Using the records below, copy out exactly the line that contains "From the camera's standpoint, how" and every line that follows it, up to and including the last, and no others.

***** Working data

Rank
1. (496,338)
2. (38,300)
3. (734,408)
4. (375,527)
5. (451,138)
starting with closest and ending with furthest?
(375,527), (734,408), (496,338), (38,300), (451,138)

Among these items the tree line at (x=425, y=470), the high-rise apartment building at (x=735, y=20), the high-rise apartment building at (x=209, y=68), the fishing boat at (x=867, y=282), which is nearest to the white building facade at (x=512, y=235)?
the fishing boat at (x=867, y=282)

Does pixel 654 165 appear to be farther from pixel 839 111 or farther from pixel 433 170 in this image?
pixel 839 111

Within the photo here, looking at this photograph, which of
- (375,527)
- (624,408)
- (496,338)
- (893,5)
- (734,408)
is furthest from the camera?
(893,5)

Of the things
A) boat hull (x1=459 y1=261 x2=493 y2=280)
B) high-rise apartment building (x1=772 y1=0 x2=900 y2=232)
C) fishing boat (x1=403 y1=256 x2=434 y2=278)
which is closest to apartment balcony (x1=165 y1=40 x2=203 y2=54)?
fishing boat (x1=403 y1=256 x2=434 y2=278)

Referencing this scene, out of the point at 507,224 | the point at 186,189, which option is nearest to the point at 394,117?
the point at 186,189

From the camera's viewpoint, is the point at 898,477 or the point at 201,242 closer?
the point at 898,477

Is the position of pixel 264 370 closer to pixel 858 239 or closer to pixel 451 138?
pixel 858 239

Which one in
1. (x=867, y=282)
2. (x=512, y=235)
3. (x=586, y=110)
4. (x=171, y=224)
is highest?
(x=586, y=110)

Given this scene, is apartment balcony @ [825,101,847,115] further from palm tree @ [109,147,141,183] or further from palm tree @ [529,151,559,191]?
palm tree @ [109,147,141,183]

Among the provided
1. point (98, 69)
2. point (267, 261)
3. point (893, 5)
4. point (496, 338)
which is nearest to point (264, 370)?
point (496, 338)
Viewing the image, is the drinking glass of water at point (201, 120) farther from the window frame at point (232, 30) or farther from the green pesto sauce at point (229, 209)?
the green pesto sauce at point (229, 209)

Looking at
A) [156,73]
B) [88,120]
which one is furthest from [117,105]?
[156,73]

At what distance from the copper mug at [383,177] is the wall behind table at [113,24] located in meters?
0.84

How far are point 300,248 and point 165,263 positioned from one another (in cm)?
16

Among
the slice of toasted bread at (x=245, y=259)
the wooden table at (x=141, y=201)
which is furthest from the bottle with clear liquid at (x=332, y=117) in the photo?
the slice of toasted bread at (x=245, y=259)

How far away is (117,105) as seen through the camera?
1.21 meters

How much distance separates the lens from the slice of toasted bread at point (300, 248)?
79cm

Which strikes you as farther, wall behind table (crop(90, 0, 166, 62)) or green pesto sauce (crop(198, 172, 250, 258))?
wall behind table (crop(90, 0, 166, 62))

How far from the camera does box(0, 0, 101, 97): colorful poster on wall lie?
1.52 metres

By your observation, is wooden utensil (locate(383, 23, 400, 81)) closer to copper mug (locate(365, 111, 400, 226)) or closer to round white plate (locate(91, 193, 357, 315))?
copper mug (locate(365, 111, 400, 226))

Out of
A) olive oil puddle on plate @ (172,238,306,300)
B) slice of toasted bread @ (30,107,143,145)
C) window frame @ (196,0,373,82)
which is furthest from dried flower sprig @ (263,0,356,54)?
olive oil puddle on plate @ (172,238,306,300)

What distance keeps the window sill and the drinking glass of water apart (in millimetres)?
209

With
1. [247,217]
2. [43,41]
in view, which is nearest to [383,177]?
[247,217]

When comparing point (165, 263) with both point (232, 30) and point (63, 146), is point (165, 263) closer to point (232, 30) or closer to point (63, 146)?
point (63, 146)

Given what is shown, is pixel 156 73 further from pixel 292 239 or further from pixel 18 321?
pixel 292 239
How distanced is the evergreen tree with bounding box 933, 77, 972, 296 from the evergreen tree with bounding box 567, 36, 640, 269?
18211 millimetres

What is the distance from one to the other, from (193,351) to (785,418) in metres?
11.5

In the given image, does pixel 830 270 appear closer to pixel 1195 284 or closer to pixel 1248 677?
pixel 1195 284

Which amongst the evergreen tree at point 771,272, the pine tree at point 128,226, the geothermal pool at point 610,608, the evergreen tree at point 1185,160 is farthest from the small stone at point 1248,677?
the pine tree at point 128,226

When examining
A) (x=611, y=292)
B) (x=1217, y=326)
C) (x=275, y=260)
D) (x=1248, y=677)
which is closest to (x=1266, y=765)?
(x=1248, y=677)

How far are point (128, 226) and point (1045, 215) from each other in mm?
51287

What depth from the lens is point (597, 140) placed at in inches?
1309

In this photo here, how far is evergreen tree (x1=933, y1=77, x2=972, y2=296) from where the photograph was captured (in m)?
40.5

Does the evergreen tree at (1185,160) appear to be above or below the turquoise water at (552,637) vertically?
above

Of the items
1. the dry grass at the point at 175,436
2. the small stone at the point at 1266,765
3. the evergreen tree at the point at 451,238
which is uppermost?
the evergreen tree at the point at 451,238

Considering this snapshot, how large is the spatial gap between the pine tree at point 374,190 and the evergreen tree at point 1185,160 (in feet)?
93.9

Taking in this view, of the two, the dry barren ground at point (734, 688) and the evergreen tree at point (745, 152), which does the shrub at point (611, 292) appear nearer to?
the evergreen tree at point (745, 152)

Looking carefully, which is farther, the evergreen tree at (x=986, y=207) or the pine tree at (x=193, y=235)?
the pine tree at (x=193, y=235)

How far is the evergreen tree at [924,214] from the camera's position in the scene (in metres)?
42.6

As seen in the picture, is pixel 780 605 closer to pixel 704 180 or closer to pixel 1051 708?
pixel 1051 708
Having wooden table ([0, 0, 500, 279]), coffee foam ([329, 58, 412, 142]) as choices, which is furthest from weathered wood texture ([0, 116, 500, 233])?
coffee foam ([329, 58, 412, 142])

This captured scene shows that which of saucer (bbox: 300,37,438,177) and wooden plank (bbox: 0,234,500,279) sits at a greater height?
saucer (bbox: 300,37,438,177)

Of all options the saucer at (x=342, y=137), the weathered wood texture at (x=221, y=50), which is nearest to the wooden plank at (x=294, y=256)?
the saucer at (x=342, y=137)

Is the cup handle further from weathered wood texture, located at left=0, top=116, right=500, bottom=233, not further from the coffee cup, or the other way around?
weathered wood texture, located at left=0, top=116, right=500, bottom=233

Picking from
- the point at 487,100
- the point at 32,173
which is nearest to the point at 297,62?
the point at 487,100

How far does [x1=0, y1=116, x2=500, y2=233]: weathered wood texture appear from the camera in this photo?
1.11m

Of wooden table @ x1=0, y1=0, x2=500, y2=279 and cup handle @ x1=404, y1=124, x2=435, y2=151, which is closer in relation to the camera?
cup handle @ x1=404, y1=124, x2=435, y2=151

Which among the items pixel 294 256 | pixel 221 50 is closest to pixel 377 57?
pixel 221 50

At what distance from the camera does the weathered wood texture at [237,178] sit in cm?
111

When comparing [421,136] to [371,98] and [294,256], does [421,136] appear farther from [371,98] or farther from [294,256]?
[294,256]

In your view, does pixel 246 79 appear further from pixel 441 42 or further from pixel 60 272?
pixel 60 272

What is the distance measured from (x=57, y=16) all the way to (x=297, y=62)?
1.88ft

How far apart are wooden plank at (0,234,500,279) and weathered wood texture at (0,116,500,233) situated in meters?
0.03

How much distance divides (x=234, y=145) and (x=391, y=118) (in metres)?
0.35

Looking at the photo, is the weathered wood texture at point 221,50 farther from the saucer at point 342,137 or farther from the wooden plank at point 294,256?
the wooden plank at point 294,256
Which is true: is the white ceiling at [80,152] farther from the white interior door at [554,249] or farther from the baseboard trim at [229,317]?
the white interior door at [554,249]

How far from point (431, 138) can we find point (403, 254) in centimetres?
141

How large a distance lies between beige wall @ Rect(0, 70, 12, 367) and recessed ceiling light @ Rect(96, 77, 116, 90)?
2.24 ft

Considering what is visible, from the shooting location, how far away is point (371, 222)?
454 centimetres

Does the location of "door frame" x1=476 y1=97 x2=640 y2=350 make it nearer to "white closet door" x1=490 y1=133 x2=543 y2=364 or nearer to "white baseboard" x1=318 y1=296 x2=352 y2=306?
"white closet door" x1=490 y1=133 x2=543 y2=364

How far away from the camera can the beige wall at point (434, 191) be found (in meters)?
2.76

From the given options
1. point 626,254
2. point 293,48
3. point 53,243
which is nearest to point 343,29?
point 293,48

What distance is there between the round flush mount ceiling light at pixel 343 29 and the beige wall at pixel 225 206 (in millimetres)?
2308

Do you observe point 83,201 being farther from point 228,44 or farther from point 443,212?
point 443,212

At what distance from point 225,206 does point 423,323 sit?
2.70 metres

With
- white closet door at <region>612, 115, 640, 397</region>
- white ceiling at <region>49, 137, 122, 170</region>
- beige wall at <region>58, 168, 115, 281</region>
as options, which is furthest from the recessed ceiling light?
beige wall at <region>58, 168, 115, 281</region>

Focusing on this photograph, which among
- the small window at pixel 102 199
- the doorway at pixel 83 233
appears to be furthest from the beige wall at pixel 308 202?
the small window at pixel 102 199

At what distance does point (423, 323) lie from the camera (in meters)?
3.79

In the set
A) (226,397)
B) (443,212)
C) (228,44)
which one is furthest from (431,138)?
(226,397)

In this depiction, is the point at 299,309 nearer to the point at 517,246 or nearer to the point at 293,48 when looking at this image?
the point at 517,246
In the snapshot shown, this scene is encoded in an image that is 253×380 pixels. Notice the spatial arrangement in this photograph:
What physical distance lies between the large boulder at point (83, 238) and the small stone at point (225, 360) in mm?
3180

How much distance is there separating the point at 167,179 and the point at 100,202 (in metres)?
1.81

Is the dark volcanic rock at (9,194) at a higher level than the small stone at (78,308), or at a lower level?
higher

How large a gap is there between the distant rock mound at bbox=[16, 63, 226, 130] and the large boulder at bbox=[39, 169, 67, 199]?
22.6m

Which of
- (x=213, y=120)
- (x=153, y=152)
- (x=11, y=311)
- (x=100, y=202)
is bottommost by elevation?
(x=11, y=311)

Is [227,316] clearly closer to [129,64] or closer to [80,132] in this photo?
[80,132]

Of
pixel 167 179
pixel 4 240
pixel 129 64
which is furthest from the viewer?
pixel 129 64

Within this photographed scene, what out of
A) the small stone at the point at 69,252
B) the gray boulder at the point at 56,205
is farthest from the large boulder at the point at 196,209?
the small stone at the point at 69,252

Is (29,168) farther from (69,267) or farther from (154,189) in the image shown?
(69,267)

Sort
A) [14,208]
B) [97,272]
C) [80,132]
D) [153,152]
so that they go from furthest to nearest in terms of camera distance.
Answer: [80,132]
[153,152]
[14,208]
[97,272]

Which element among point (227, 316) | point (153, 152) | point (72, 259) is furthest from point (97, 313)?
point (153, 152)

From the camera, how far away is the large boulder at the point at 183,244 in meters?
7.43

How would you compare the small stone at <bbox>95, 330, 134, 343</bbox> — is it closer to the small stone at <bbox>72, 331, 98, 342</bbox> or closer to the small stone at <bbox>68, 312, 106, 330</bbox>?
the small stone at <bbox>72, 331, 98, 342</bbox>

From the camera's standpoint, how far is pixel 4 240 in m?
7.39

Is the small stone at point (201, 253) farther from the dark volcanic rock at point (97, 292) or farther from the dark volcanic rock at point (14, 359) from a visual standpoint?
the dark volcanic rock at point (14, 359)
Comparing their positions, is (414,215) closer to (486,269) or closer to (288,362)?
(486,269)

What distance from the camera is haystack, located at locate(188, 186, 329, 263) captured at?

**********

**Final result**
From the camera's standpoint, how far is pixel 4 240 in m?
7.39

Is the small stone at point (201, 253) farther from the dark volcanic rock at point (97, 292) or farther from the dark volcanic rock at point (14, 359) from a visual standpoint?
the dark volcanic rock at point (14, 359)
Comparing their positions, is (414,215) closer to (486,269) or closer to (288,362)?
(486,269)

What distance from the camera is haystack, located at locate(188, 186, 329, 263) captured at?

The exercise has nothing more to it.